Another provider, servicing the booming seniors market, has leased prime space in ritzy Brighton after doubling its number of students since 2014.
Various factors including roaring population growth, government incentives to providers and the ability for students to gain permanent residency via education, are contributing to the need for real estate by both independent and public colleges.
In Werribee, 32 kilometres west of town, flamboyant councillor and Western Institute of Technology chief executive, Intaj Khan, has just settled on the $4.4 million purchase of a 6100-square-metre holding.
The property is actually a modern office and laboratory but its high-profile location, with more than 90 metres fronting the busy Princes Highway, attracted non-residential users including several education-based occupiers, according to Julian Heatherich, who marketed the site with Savills colleague James Lockwood and M3 Property Strategist’s Dan Magree.
Also in Werribee, at 12 Synnot Street, a popular local shopping strip, the Wyndham Community and Education Centre in November outbid developers and investors, offering some $1 million for a development site a few metres from one of its established campuses.
The new owner of 12 Synott Street, Werribee, will disregard this approved design for an office building and apply to build a school instead.
The WCEC will disregard its new site’s permit for a three-level, 931-square-metre office and instead seek approval for a purpose-built school, a spokeswoman told commercialrealestate.com.au.
The Department of Education promotes Victoria as “Australia’s Education State”, in recent years directing hundreds of millions of dollars in additional funding to teaching initiatives.
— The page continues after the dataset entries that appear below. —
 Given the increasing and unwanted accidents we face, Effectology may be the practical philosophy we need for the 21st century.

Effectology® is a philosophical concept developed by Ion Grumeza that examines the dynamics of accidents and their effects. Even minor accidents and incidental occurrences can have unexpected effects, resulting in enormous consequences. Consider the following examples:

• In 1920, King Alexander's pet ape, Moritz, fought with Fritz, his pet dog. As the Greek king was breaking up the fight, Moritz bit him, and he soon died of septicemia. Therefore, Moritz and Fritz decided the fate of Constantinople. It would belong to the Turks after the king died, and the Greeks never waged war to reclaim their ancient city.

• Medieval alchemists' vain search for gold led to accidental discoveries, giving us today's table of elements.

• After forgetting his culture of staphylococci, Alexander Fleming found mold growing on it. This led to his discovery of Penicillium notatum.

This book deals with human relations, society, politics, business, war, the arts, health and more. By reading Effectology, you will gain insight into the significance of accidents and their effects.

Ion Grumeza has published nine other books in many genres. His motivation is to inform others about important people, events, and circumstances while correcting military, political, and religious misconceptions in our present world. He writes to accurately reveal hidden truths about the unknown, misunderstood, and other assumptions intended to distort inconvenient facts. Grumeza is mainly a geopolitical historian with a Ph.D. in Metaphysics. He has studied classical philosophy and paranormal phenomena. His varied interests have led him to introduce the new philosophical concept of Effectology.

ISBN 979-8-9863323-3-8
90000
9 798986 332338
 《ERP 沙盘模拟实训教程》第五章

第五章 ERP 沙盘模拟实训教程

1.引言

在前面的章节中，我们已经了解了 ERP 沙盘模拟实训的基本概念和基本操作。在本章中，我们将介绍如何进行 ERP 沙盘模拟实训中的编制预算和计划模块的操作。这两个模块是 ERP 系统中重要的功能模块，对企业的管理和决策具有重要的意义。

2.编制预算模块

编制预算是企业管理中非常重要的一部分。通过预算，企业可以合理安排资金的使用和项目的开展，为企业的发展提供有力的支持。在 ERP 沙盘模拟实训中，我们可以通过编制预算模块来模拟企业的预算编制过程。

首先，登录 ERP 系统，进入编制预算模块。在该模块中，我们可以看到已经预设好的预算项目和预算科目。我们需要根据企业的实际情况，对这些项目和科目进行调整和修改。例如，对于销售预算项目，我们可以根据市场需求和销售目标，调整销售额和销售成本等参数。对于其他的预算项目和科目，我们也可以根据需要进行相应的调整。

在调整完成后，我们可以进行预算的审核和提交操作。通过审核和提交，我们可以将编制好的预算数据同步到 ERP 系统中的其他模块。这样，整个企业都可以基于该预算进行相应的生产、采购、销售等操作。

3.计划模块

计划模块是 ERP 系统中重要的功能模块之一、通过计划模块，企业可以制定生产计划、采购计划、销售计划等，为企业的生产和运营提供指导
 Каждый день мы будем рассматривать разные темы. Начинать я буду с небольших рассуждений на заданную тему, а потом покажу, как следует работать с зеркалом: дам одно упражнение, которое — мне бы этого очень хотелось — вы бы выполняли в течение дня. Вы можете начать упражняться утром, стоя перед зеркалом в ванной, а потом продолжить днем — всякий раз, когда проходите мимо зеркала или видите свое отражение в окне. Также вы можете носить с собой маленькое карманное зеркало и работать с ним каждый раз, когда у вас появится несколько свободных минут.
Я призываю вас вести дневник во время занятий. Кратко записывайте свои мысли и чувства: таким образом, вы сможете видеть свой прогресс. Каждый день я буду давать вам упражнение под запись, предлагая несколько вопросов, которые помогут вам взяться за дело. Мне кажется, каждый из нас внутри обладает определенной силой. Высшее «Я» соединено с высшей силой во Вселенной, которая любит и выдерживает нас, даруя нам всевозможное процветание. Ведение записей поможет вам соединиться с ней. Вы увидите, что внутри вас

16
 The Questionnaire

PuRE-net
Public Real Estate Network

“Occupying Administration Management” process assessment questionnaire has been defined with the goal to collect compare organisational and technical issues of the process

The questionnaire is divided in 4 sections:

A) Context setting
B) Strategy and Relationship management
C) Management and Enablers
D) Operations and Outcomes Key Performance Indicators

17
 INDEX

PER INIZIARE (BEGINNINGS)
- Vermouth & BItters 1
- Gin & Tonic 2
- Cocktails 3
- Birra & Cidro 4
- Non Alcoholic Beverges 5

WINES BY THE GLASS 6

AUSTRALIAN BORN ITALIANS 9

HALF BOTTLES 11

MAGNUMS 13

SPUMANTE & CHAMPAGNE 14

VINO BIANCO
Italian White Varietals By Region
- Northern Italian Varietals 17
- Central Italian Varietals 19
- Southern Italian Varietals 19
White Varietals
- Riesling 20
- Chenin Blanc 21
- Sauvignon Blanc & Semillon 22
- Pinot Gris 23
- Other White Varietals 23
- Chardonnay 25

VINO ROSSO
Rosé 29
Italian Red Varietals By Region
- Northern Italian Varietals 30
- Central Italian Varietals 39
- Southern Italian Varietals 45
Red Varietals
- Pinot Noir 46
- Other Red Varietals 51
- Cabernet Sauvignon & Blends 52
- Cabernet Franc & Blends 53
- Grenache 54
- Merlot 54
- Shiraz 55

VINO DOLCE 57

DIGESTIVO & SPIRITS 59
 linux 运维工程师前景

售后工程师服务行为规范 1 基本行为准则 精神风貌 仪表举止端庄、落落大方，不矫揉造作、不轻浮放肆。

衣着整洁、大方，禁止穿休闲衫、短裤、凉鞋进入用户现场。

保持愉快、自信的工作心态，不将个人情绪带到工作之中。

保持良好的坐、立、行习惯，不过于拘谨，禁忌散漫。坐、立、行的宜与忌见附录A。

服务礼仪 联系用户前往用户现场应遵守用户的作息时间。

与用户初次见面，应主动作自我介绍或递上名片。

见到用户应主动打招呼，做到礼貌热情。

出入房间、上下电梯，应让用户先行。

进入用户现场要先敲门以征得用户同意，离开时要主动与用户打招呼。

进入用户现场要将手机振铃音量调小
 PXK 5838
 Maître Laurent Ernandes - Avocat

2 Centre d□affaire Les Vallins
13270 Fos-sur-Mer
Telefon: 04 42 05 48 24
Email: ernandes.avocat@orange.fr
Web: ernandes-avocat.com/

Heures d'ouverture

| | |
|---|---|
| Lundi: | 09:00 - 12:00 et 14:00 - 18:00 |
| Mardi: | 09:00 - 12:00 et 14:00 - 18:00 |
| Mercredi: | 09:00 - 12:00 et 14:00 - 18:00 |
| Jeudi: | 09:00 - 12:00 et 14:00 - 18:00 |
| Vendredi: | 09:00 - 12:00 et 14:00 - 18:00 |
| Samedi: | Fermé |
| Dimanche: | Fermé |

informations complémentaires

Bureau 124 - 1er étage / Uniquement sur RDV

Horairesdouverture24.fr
This coupled with widespread population growth is contributing to increased demand for Melbourne real estate in recent years, Mr Heatherich said.
In the CBD, rental and sales demand comes from higher education providers, many targeting international students with short courses.
In the suburbs, independent schools will spend millions to secure strategic sites. An example is taking place at the moment, following the Islamic college Australian International Academy recently outbidding residential developers, spending $12 million on a Caroline Springs site owned by Intaj Khan, next door to one of its existing campuses. The Academy hopes to open the new campus to students within months.
Mr Heatherich said schools pay bullish prices for ex-campuses as they still cost far less than the replacement value (ie, building a new college, from scratch). There are also time advantages – it can take years from the time a school is designed, to when it opens.
Not all education providers, however, are structured in a way that allows them to construct a purpose-built campus.
The U3A for example – which targets seniors – has become one of suburban Sydney and Melbourne’s more active tenants.
With 1000 members, the group’s Bayside division in Melbourne has leased one of Brighton’s most prominent buildings, the ex-courthouse, where it plans to open in February.
In a show of how fast U3A Bayside is growing, it had just 770 members when it signed the nine-year deal for 500 square metres with the City of Bayside council last March. In 2014 the group had just 500 pupils.
Bayside councillor James Long said leasing the [Brighton courthouse] facility to U3A was a great outcome for the community.
”Providing a home for U3A in the cultural precinct adjacent to the Brighton Library is a natural fit for an organisation that is committed to expanding people’s knowledge and minds.”
The local council had previously considered leasing it to an 80-seat café as a way to activate the precinct. Instead the premises will run a variety of classes up to seven days a week. It also provides offices for administration to take place.